> **BLOC DE TEXTE**:
>>>>>

La situation s'est brusquement tendue, ce samedi 10 mars, à Wounded-Knee, dans le Dakota du Sud, où une fusillade a éclaté entre les Indiens, insurgés depuis le 27 février, et des forces fédérales.
De 1866 à 1868 eut lieu, dans la vallée de la Powder (Wyoming), une lutte sans merci entre les forces américaines et les Sioux, Cheyennes et Arapahos unis sous la direction de l'Oglala Red Cloud. Par le traité du 29 avril 1968, signé à Fort-Laramie (Wyoming), les Sioux de l'Ouest acceptèrent de s'établir de façon permanente, avec les Cheyennes et les Arapahos du Nord, dans la Grande Réserve sioux qui recouvrait toute la moitié occidentale de ce qui est aujourd'hui le Dakota du Sud.
Les hostilités reprirent lorsque la découverte d'or dans les Black Hills, les collines sacrées des Sioux, amena une nuée de prospecteurs dans cette région. Au cours d'une série de combats dans le Montana, en 1876, les Sioux et les Cheyennes remportèrent sous la direction de chefs tels que Sitting Bull-un Hunkpapa-et Crazy Horse-un Oglala,-plusieurs victoires dont la plus éclatante fut celle de Little Big Horn sur le 7e régiment de cavalerie du colonel Custer.
Mais les Sioux durent finalement faire leur reddition, à l'exception des guerriers de Sitting Bull qui trouvèrent refuge au Canada, où ils demeurèrent jusqu'en 1880-1881. Le chef Crazy Horse fut tué le 5 septembre 1877 à Fort-Robinson (Nebraska), quelques mois après avoir fait sa soumission avec mille cent Oglalas. La Grande Réserve sioux fut amputée, en 1876, puis morcelée, en 1889, en six réserves plus petites, dont celle de Pine-Ridge, dans le Dakota du Sud, où furent placés les Oglalas. Des heurts violents amenèrent, le 15 décembre, la mort de Sitting Bull sur les bords de la Standing-Rock, et, le 29 décembre, le massacre d'une grande partie de la bande du chef Big Foot, sur le Wounded Knee Creek, dans la réserve de Pine-Ridge. Depuis lors, les Sioux de l'Ouest sont demeurés dans leurs six réserves de Dakota du Nord et du Dakota du Sud, ainsi que dans la réserve de Fort-Peck, au Montana.
La réserve de Pine-Ridge, foyer des Sioux Oglalas, est la plus grande des réserves des Etats-Unis après la réserve navajo. Elle a une superficie d'environ 1 500 000 acres, soit 600 000 hectares. Les trois quarts de la réserve sont détenus de façon individuelle par les Indiens, qui ne peuvent, en principe, céder leur bien qu'à un membre de la tribu le quart restant est propriété indivise de la tribu.
Celle-ci dispose d'un conseil tribal qui a à peu près les pouvoirs d'un conseil municipal.

<<<<<

> **DONNÉES FOURNIES**:
>>>>>

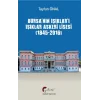 Bursanın Işıkları Işıklar Askeri Lisesi (1845-2016)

<<<<<

> **CONSIGNE**:
Traduisez en anglais cette phrase du texte sur les Sioux : « La réserve de Pine-Ridge, foyer des Sioux Oglalas, est la plus grande des réserves des Etats-Unis après la réserve navajo. »

> **RÉSULTAT ATTENDU**:
The Pine Ridge Reservation, home of the Oglala Sioux, is the largest reservation in the United States after the Navajo Reservation.